Requirement » What you return must be the full listing, word for word, with no images in it.

Data extracts »
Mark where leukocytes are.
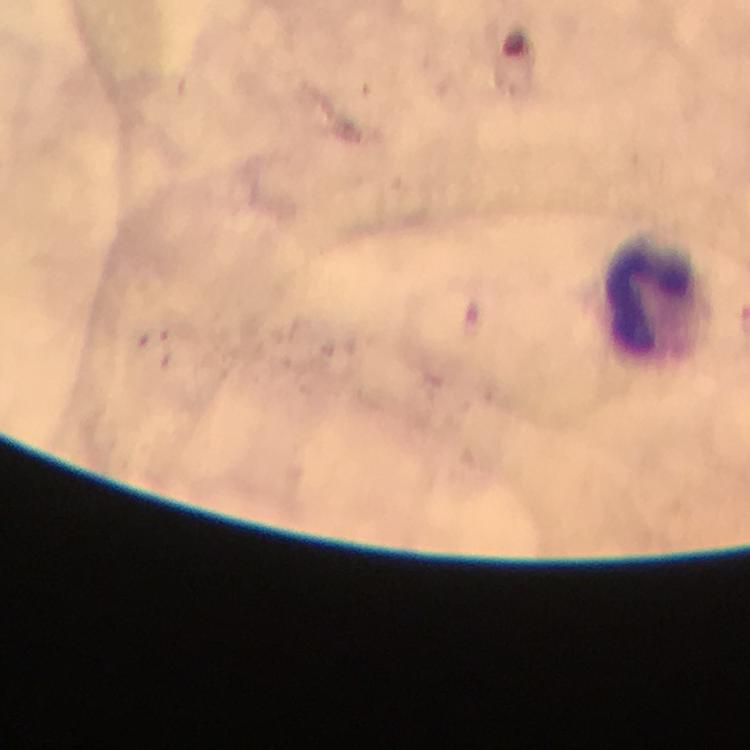

Approximate centers as {x, y} in pixels.
Leukocytes: {651, 298}.

magnification = 100x
cropped from = one field of view
image size = 750×750 pixels
immersion oil = applied
stain = Giemsa
preparation = thick blood film
capture = smartphone camera through the microscope
Plasmodium parasites = none seen
context = from a malaria diagnostic workup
Assess this cell for malaria.
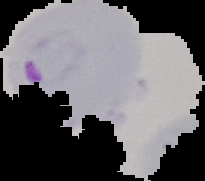

It is parasitized.

image size = 205×181 pixels
image type = cell region segmented out of the field of view; surrounding area masked to black
preparation = thin blood smear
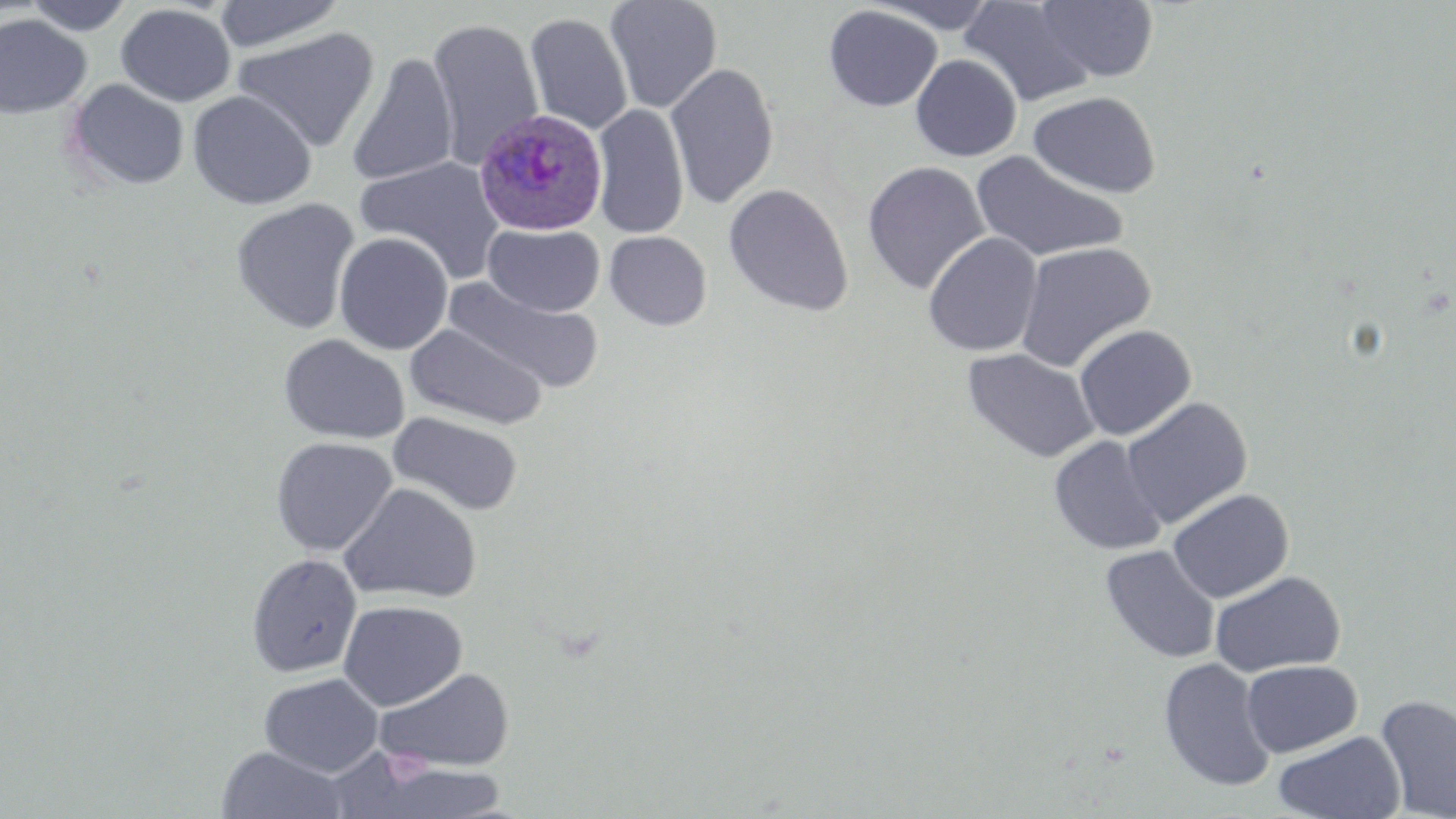
Approximate bounding boxes as [x1, y1, x2, y2] in pixels. Plasmodium ovale-infected red blood cell locations: [474, 109, 607, 236]. Uninfected red blood cell locations: [22, 0, 132, 35], [213, 0, 345, 53], [604, 0, 723, 113], [866, 0, 1003, 34], [959, 1, 1097, 108], [1036, 1, 1159, 82], [115, 3, 237, 107], [823, 5, 942, 111], [524, 12, 633, 135], [0, 14, 93, 119], [427, 17, 544, 168], [231, 27, 380, 152], [346, 53, 459, 186], [911, 54, 1022, 161], [666, 62, 779, 209], [64, 78, 191, 192], [187, 90, 317, 210], [1027, 90, 1160, 197], [592, 103, 689, 239], [971, 150, 1129, 264], [355, 156, 507, 283], [862, 160, 991, 295], [723, 183, 854, 316], [231, 198, 360, 334], [483, 223, 605, 316], [605, 231, 712, 330], [334, 232, 453, 354], [922, 232, 1043, 357], [1014, 240, 1157, 373], [444, 277, 604, 395], [405, 321, 549, 430], [1073, 324, 1197, 440], [278, 333, 410, 445], [962, 347, 1100, 463], [1121, 397, 1252, 529], [387, 412, 524, 516], [1048, 435, 1168, 555], [270, 436, 397, 555], [339, 483, 482, 604], [1168, 488, 1294, 603], [1100, 545, 1221, 664], [246, 552, 362, 678], [1210, 570, 1346, 677], [338, 600, 467, 711], [1158, 657, 1277, 792], [1241, 660, 1362, 757], [374, 667, 515, 773], [258, 673, 384, 777], [1376, 694, 1456, 818], [1272, 730, 1406, 819], [216, 746, 349, 818], [359, 762, 514, 819]. Slide-level diagnosis: Plasmodium ovale. Single field of view. Image is 1456×819 pixels. Light microscopy. May-Grünwald-Giemsa stain. Thin blood film. Captured at 1000x magnification.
Assess this cell for malaria.
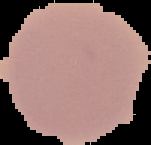

Uninfected.

Cell region segmented out of the field of view; the surrounding area is masked to black. Image is 151×145 pixels. From a thin blood film.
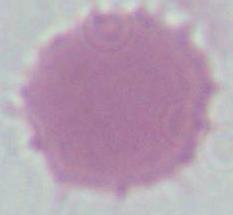
Summary:
  - Identification: erythrocyte
  - Magnification: 1000x
  - Modality: photomicrograph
Name the blood parasite species.
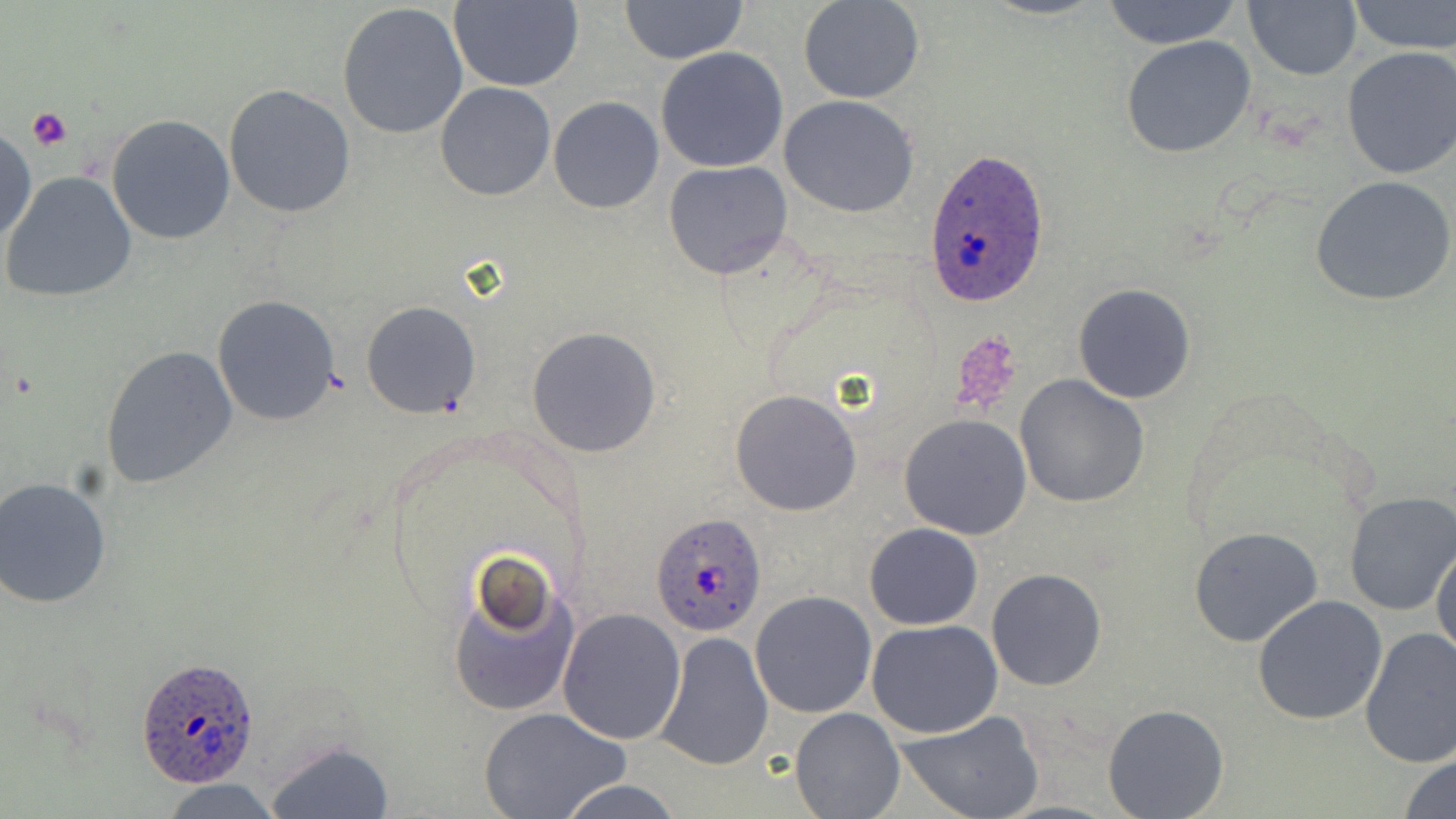
Plasmodium ovale.

{
  "image_size": "1456×819 pixels",
  "uninfected_red_blood_cell_locations": "approximate bounding boxes as (x1, y1, x2, y2) in pixels: (448, 0, 584, 90), (620, 0, 748, 65), (798, 0, 924, 103), (1099, 0, 1244, 49), (1244, 0, 1361, 81), (1346, 0, 1456, 54), (337, 2, 470, 141), (1120, 35, 1256, 158), (1340, 46, 1456, 181), (655, 47, 789, 173), (435, 81, 557, 201), (223, 83, 356, 218), (779, 95, 918, 217), (548, 96, 664, 214), (106, 114, 235, 245), (1, 123, 36, 248), (663, 160, 794, 280), (3, 171, 137, 303), (1310, 174, 1456, 309), (1073, 283, 1197, 404), (213, 295, 342, 426), (363, 301, 481, 417), (526, 326, 662, 458), (101, 345, 238, 491), (1015, 374, 1150, 508), (729, 388, 863, 517), (899, 413, 1033, 539), (1, 478, 115, 610), (1343, 491, 1456, 615), (864, 523, 983, 630), (1189, 527, 1324, 648), (1431, 535, 1456, 662), (448, 561, 579, 719), (986, 568, 1108, 692), (749, 591, 876, 719), (1252, 594, 1387, 724), (557, 606, 687, 744), (866, 619, 1002, 738), (1359, 627, 1456, 769), (653, 632, 774, 771), (1103, 703, 1230, 819), (790, 705, 904, 818), (481, 708, 629, 819), (894, 710, 1045, 819), (262, 739, 396, 818), (1398, 751, 1456, 819), (157, 778, 286, 818), (551, 778, 690, 819)",
  "magnification": "1000x",
  "stain": "May-Grünwald-Giemsa",
  "modality": "optical microscopy",
  "plasmodium_ovale_infected_red_blood_cell_locations": "approximate bounding boxes as (x1, y1, x2, y2) in pixels: (925, 144, 1053, 307), (650, 511, 767, 635), (138, 656, 261, 787)",
  "preparation": "thin blood film",
  "field_of_view": "single",
  "platelet_locations": "approximate bounding boxes as (x1, y1, x2, y2) in pixels: (26, 108, 72, 150), (948, 331, 1024, 415)"
}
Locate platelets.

Your solution »
Mark where leukocytes are.

Approximate centers as {x, y} in pixels.
Leukocytes: {651, 298}.

magnification = 100x
cropped from = one field of view
image size = 750×750 pixels
immersion oil = applied
stain = Giemsa
preparation = thick blood film
capture = smartphone camera through the microscope
Plasmodium parasites = none seen
context = from a malaria diagnostic workup
Assess this cell for malaria.

It is parasitized.

image size = 205×181 pixels
image type = cell region segmented out of the field of view; surrounding area masked to black
preparation = thin blood smear
Approximate bounding boxes as [x1, y1, x2, y2] in pixels. Plasmodium ovale-infected red blood cell locations: [474, 109, 607, 236]. Uninfected red blood cell locations: [22, 0, 132, 35], [213, 0, 345, 53], [604, 0, 723, 113], [866, 0, 1003, 34], [959, 1, 1097, 108], [1036, 1, 1159, 82], [115, 3, 237, 107], [823, 5, 942, 111], [524, 12, 633, 135], [0, 14, 93, 119], [427, 17, 544, 168], [231, 27, 380, 152], [346, 53, 459, 186], [911, 54, 1022, 161], [666, 62, 779, 209], [64, 78, 191, 192], [187, 90, 317, 210], [1027, 90, 1160, 197], [592, 103, 689, 239], [971, 150, 1129, 264], [355, 156, 507, 283], [862, 160, 991, 295], [723, 183, 854, 316], [231, 198, 360, 334], [483, 223, 605, 316], [605, 231, 712, 330], [334, 232, 453, 354], [922, 232, 1043, 357], [1014, 240, 1157, 373], [444, 277, 604, 395], [405, 321, 549, 430], [1073, 324, 1197, 440], [278, 333, 410, 445], [962, 347, 1100, 463], [1121, 397, 1252, 529], [387, 412, 524, 516], [1048, 435, 1168, 555], [270, 436, 397, 555], [339, 483, 482, 604], [1168, 488, 1294, 603], [1100, 545, 1221, 664], [246, 552, 362, 678], [1210, 570, 1346, 677], [338, 600, 467, 711], [1158, 657, 1277, 792], [1241, 660, 1362, 757], [374, 667, 515, 773], [258, 673, 384, 777], [1376, 694, 1456, 818], [1272, 730, 1406, 819], [216, 746, 349, 818], [359, 762, 514, 819]. Slide-level diagnosis: Plasmodium ovale. Single field of view. Image is 1456×819 pixels. Light microscopy. May-Grünwald-Giemsa stain. Thin blood film. Captured at 1000x magnification.
Assess this cell for malaria.

Uninfected.

Cell region segmented out of the field of view; the surrounding area is masked to black. Image is 151×145 pixels. From a thin blood film.
Summary:
  - Identification: erythrocyte
  - Magnification: 1000x
  - Modality: photomicrograph
Name the blood parasite species.
Plasmodium ovale.

{
  "image_size": "1456×819 pixels",
  "uninfected_red_blood_cell_locations": "approximate bounding boxes as (x1, y1, x2, y2) in pixels: (448, 0, 584, 90), (620, 0, 748, 65), (798, 0, 924, 103), (1099, 0, 1244, 49), (1244, 0, 1361, 81), (1346, 0, 1456, 54), (337, 2, 470, 141), (1120, 35, 1256, 158), (1340, 46, 1456, 181), (655, 47, 789, 173), (435, 81, 557, 201), (223, 83, 356, 218), (779, 95, 918, 217), (548, 96, 664, 214), (106, 114, 235, 245), (1, 123, 36, 248), (663, 160, 794, 280), (3, 171, 137, 303), (1310, 174, 1456, 309), (1073, 283, 1197, 404), (213, 295, 342, 426), (363, 301, 481, 417), (526, 326, 662, 458), (101, 345, 238, 491), (1015, 374, 1150, 508), (729, 388, 863, 517), (899, 413, 1033, 539), (1, 478, 115, 610), (1343, 491, 1456, 615), (864, 523, 983, 630), (1189, 527, 1324, 648), (1431, 535, 1456, 662), (448, 561, 579, 719), (986, 568, 1108, 692), (749, 591, 876, 719), (1252, 594, 1387, 724), (557, 606, 687, 744), (866, 619, 1002, 738), (1359, 627, 1456, 769), (653, 632, 774, 771), (1103, 703, 1230, 819), (790, 705, 904, 818), (481, 708, 629, 819), (894, 710, 1045, 819), (262, 739, 396, 818), (1398, 751, 1456, 819), (157, 778, 286, 818), (551, 778, 690, 819)",
  "magnification": "1000x",
  "stain": "May-Grünwald-Giemsa",
  "modality": "optical microscopy",
  "plasmodium_ovale_infected_red_blood_cell_locations": "approximate bounding boxes as (x1, y1, x2, y2) in pixels: (925, 144, 1053, 307), (650, 511, 767, 635), (138, 656, 261, 787)",
  "preparation": "thin blood film",
  "field_of_view": "single",
  "platelet_locations": "approximate bounding boxes as (x1, y1, x2, y2) in pixels: (26, 108, 72, 150), (948, 331, 1024, 415)"
}
Locate platelets.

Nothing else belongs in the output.